The MailMate app includes a plugin which enables macOS to parse and index metadata from any .eml files found (these are raw emails in the message/rfc822 format). The metadata can then be searched by other applications such as the BusyContacts, HoudahSpot, and the macOS Finder. The metadata includes email subject, date, received date, author (sender), recipients, and text content.

By default, MailMate does NOT index the .eml files in its own cache. You need to enable the “Indexed for Finder/Spotlight” setting in the General settings pane of MailMate. Technically, this renames an internal folder from Messages.noindex to Messages which implicitly triggers macOS to start indexing the files in the folder.

The indexing performed by the Spotlight plugin is not related to the internal indexing done by MailMate itself (although it naturally shares some code).

(Note that the “Custom location” feature does not need to be enabled. This is only needed if you want emails to show up in the Spotlight search interface. This is an ugly hack, but I haven’t found a better solution — and it doesn’t even seem to always work for me. Searching using the Finder appears to be more stable.)


Why it might not work

The following is a check list in case this feature does not work for you:

  • Make sure your copy of BusyContacts is the website version and NOT the AppStore version.
  • Go to “System Settings ▸ General ▸ Login Items & Extensions ▸ Spotlight” and click on the ⓘ to see if MailMate is enabled.
  • Go to “System Settings ▸ Spotlight ▸ Search Privacy…” to see if anything problematic is disabled.
  • Go to “MailMate ▸ Settings… ▸ General” to see if “Indexed for Finder/Spotlight” is enabled.

Debugging tricks

Using a Terminal window, the following commands might be helpful to learn more if something does not work as expected.

Assuming you have located a specific .eml file then you can do the following to explicitly parse it:

mdimport -t -d1 example.eml

In particular, you will get the location of the Spotlight importer used. Switch to -d2 to see the parser results. Use man mdimport to learn more about the command.

Test-import all emails cached by MailMate:

find ~/Library/Application\ Support/MailMate/Messages -iname "*.eml" -print0 | xargs -0 -n1 -I{} mdimport -t -d1 {}

If the emails are located elsewhere then you need to change the search path. The command above is also useful if you need to find a message which makes the Spotlight indexer hang or fail.

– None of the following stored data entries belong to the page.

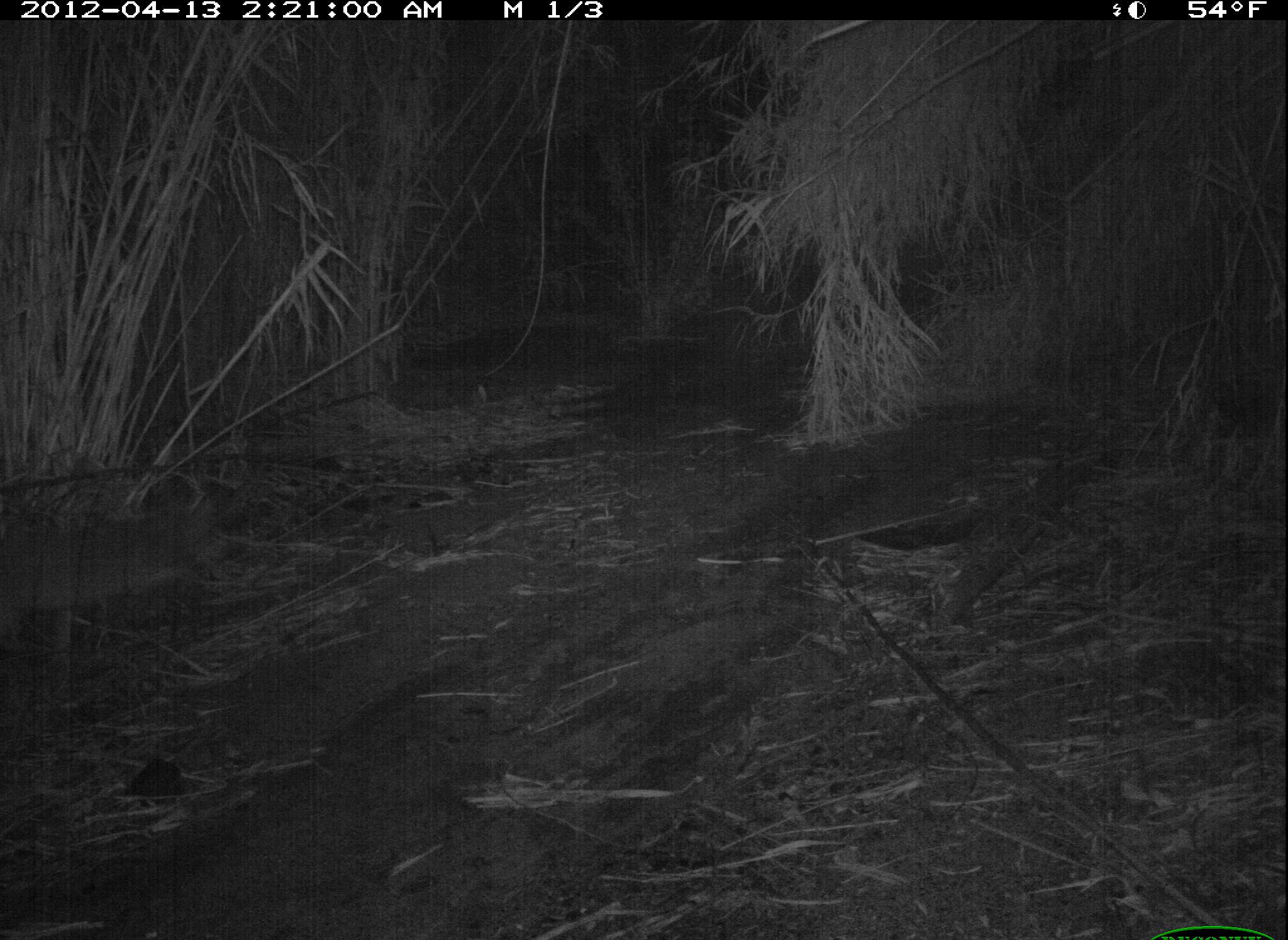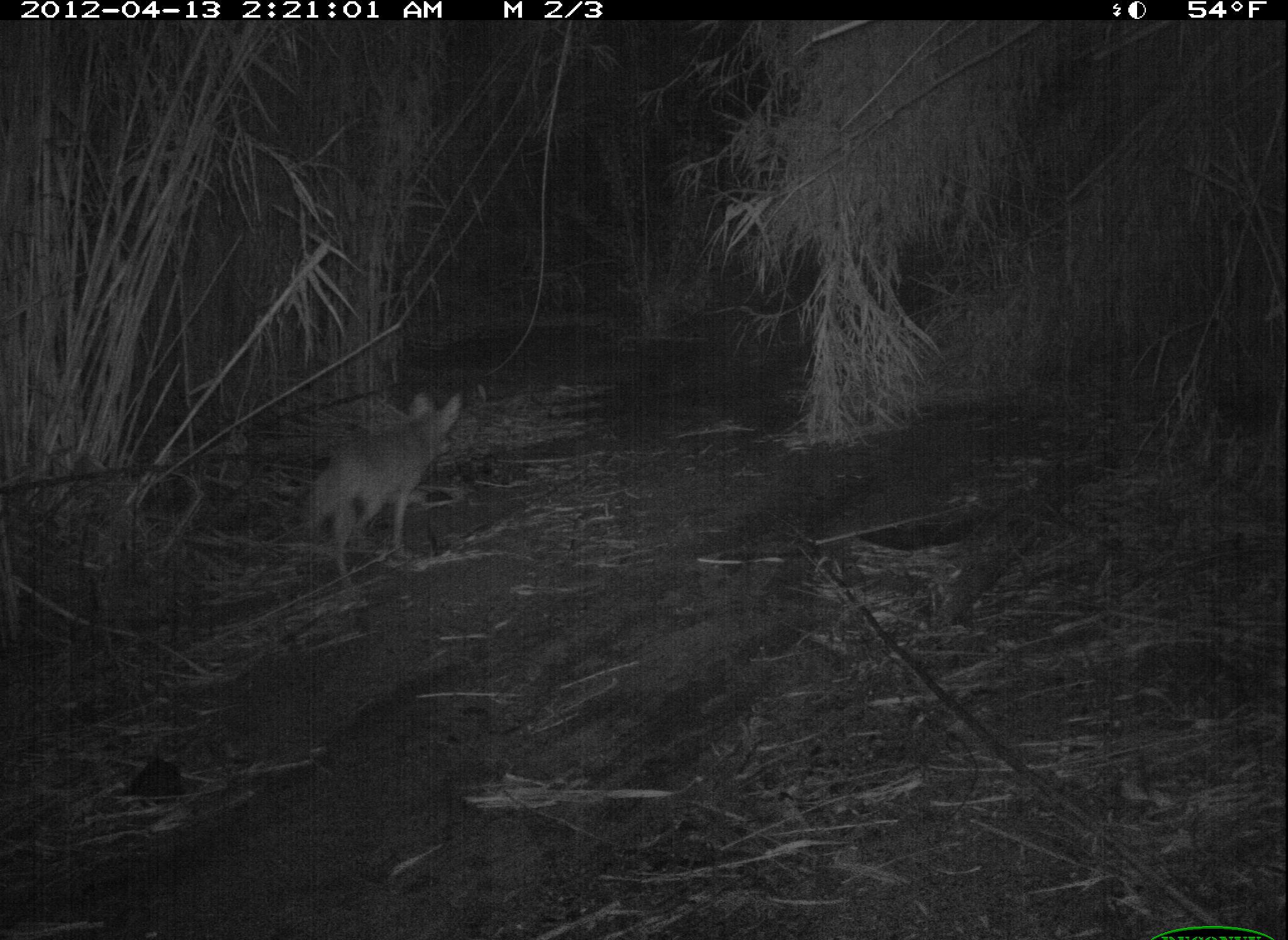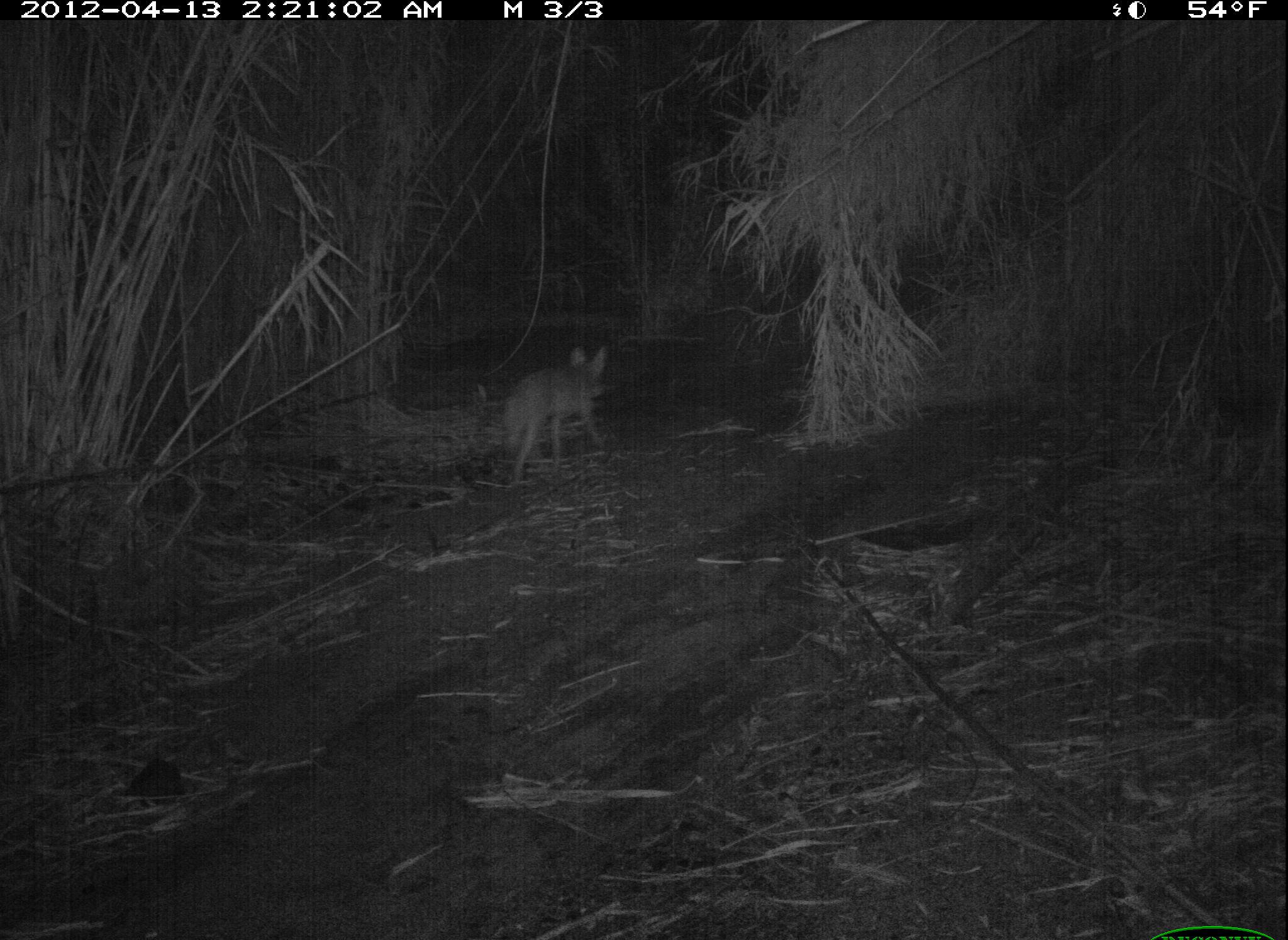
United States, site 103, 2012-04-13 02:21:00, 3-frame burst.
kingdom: Animalia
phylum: Chordata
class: Mammalia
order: Carnivora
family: Canidae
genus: Canis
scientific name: Canis latrans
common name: coyote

The following will force re-indexing of all emails in a specific folder:

mdimport -i ~/Library/Application\ Support/MailMate/Messages

Finally, you can test searching in the Terminal window:

mdfind "kMDItemAuthors == 'Benny Kjær Nielsen'"

Other values to play with are kMDItemAuthorEmailAddresses, kMDItemRecipient, kMDItemRecipientEmailAddresses, kMDItemSubject, kMDItemDisplayName, kMDItemTextContent, and kMDItemContentCreationDate.